O gestor trabalhou 27 anos no banco liderado por Fernando Ulrich e a instituição financeira aceitou que o ex-vice-presidente antecipasse em seis meses a reforma. Para quem tem mais de 16 anos de serviço e mais de 60 anos o benefício será de 100% do vencimento mensal fixo do mês anterior à data do pedido da reforma. António Domingues completa 60 anos em dezembro, o que justifica o pedido de antecipação da reforma.
Para o presidente do sindicato dos trabalhadores da CGD, João Lopes, trata-se de «uma questão ética e moral no mínimo duvidosa», apesar de reconhecer que é uma prática comum na banca portuguesa. «Isso tem a ver com o país que somos e com a forma como tudo isso é gerido, é de facto uma situação no mínimo imoral, mas a moralidade da banca e dos banqueiros sempre foi muito duvidosa», critica.

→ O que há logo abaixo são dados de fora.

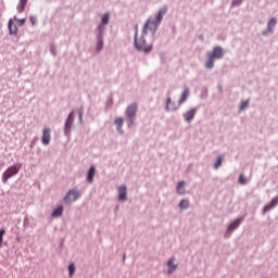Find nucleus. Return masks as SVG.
Instances as JSON below:
<instances>
[{
  "label": "nucleus",
  "mask_w": 278,
  "mask_h": 278,
  "mask_svg": "<svg viewBox=\"0 0 278 278\" xmlns=\"http://www.w3.org/2000/svg\"><path fill=\"white\" fill-rule=\"evenodd\" d=\"M135 46L138 51H143V53H151V51H153V43L147 46L144 37L138 39V33L135 35Z\"/></svg>",
  "instance_id": "1"
},
{
  "label": "nucleus",
  "mask_w": 278,
  "mask_h": 278,
  "mask_svg": "<svg viewBox=\"0 0 278 278\" xmlns=\"http://www.w3.org/2000/svg\"><path fill=\"white\" fill-rule=\"evenodd\" d=\"M21 170V164H14L9 166L2 174V184H8V179H12L15 177L17 173Z\"/></svg>",
  "instance_id": "2"
},
{
  "label": "nucleus",
  "mask_w": 278,
  "mask_h": 278,
  "mask_svg": "<svg viewBox=\"0 0 278 278\" xmlns=\"http://www.w3.org/2000/svg\"><path fill=\"white\" fill-rule=\"evenodd\" d=\"M138 113V103H131L126 109V116L129 119L128 127L134 125V121H136V116Z\"/></svg>",
  "instance_id": "3"
},
{
  "label": "nucleus",
  "mask_w": 278,
  "mask_h": 278,
  "mask_svg": "<svg viewBox=\"0 0 278 278\" xmlns=\"http://www.w3.org/2000/svg\"><path fill=\"white\" fill-rule=\"evenodd\" d=\"M157 25L160 24L155 21L148 20L143 26V34H155V31L157 30Z\"/></svg>",
  "instance_id": "4"
},
{
  "label": "nucleus",
  "mask_w": 278,
  "mask_h": 278,
  "mask_svg": "<svg viewBox=\"0 0 278 278\" xmlns=\"http://www.w3.org/2000/svg\"><path fill=\"white\" fill-rule=\"evenodd\" d=\"M79 199V191L72 189L67 192L64 198L65 203H73Z\"/></svg>",
  "instance_id": "5"
},
{
  "label": "nucleus",
  "mask_w": 278,
  "mask_h": 278,
  "mask_svg": "<svg viewBox=\"0 0 278 278\" xmlns=\"http://www.w3.org/2000/svg\"><path fill=\"white\" fill-rule=\"evenodd\" d=\"M197 116V109H190L187 113L184 114V118L187 123H192Z\"/></svg>",
  "instance_id": "6"
},
{
  "label": "nucleus",
  "mask_w": 278,
  "mask_h": 278,
  "mask_svg": "<svg viewBox=\"0 0 278 278\" xmlns=\"http://www.w3.org/2000/svg\"><path fill=\"white\" fill-rule=\"evenodd\" d=\"M41 142H42V144H49V142H51V129L50 128L43 129Z\"/></svg>",
  "instance_id": "7"
},
{
  "label": "nucleus",
  "mask_w": 278,
  "mask_h": 278,
  "mask_svg": "<svg viewBox=\"0 0 278 278\" xmlns=\"http://www.w3.org/2000/svg\"><path fill=\"white\" fill-rule=\"evenodd\" d=\"M210 55L215 60H220L224 55L223 48H220L219 46L213 48V52Z\"/></svg>",
  "instance_id": "8"
},
{
  "label": "nucleus",
  "mask_w": 278,
  "mask_h": 278,
  "mask_svg": "<svg viewBox=\"0 0 278 278\" xmlns=\"http://www.w3.org/2000/svg\"><path fill=\"white\" fill-rule=\"evenodd\" d=\"M278 204V198H274L269 204L265 205L263 208V214H266V212H270L274 207H277Z\"/></svg>",
  "instance_id": "9"
},
{
  "label": "nucleus",
  "mask_w": 278,
  "mask_h": 278,
  "mask_svg": "<svg viewBox=\"0 0 278 278\" xmlns=\"http://www.w3.org/2000/svg\"><path fill=\"white\" fill-rule=\"evenodd\" d=\"M118 200L127 201V187L125 186L118 187Z\"/></svg>",
  "instance_id": "10"
},
{
  "label": "nucleus",
  "mask_w": 278,
  "mask_h": 278,
  "mask_svg": "<svg viewBox=\"0 0 278 278\" xmlns=\"http://www.w3.org/2000/svg\"><path fill=\"white\" fill-rule=\"evenodd\" d=\"M189 97H190V89L186 88L178 101L179 105H181L182 103H186Z\"/></svg>",
  "instance_id": "11"
},
{
  "label": "nucleus",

O sindicalista lembra, no entanto, que este não é um caso inédito e dá como exemplo a situação de António Vieira Monteiro que é atualmente presidente do Santander Totta, e que também acumula o salário com a reforma que é paga pela CGD.
«António Monteiro reformou-se como diretor da Caixa no dia em que saiu da administração e no dia a seguir entrou no Santander. A única diferença é receber a reforma de um banco público e foi para a concorrência, agora é o contrário», refere.
Ainda assim, o presidente do Sindicato dos Bancários Sul e Ilhas, Rui Riso, lembra que o fundo de pensões do BPI é privado, que funciona como uma espécie de Plano Poupança Reforma (PPR), além de não afetar as contas públicas. «Outra questão é saber se é muito dinheiro ou pouco dinheiro, se deve ou não deve receber esse valor. Podemos achar que é muito dinheiro e que é imoral, mas quem está a pagar esse fundo de pensões», salienta.
Salário deixa de ter limite
Mas a polémica em torno de António Domingues não termina aqui. Os novos gestores da CGD vão ter salários mais altos, depois de o Governo ter aprovado o fim do Estatuto de Gestor Público para a CGD.
Na altura em que a medida foi aprovada, tanto António Costa como Mário Centeno justificaram esta decisão com a necessidade dos órgãos sociais da CGD terem um tratamento em termos de remunerações e carreiras idêntico ao que vigora no setor privado.
A verdade é que este argumento não parece convencer o presidente da República. Marcelo Rebelo de Sousa promulgou, esta quinta-feira, o fim de tetos salariais, mas com algumas reservas e deixa um aviso claro: a equipa de António Domingues terá de justificar os aumentos com resultados positivos.
«Vencimentos mais elevados implicam acrescida responsabilidade pelos resultados», afirmou Marcelo Rebelo de Sousa na nota que acompanhou a promulgação das alterações ao estatuto do gestor público. E sublinha que o fim dos tetos salariais no banco foi apresentado pelo Governo como necessário para a entrada de funções de nova administração no final deste mês.
O que é certo é que o presidente tem demorado entre cinco e dez dias a promulgar os diplomas que chegam a Belém, mas no caso dos tetos salariais da CGD, Marcelo tinha a iniciativa do Executivo em análise há vinte dias.
O Estatuto do Gestor Público prevê que o salário de qualquer gestor não pode ser superior ao do primeiro-ministro, no entanto, estão previstas exceções quando se tratam, por exemplo, de empresas de serviços financeiros (como é o caso da CGD) ou quando a gestão está em comissão de serviço, onde o salário é equivalente à média dos últimos três anos.
A alteração na CGD vai ao encontro das recomendações do Banco Central Europeu (BCE), que considera que não deve haver diferença entre os salários dos diferentes administradores da Caixa e que deve ser eliminado o teto salarial.